Pull out every line of the records that contains the string "point", matching case exactly.

## Exercise inputs

——

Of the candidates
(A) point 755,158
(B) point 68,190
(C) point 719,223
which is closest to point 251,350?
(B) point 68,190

——

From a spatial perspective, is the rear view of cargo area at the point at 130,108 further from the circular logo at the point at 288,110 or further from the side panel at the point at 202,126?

——

## Result for this task
(A) point 755,158
(B) point 68,190
(C) point 719,223
which is closest to point 251,350?
(B) point 68,190
From a spatial perspective, is the rear view of cargo area at the point at 130,108 further from the circular logo at the point at 288,110 or further from the side panel at the point at 202,126?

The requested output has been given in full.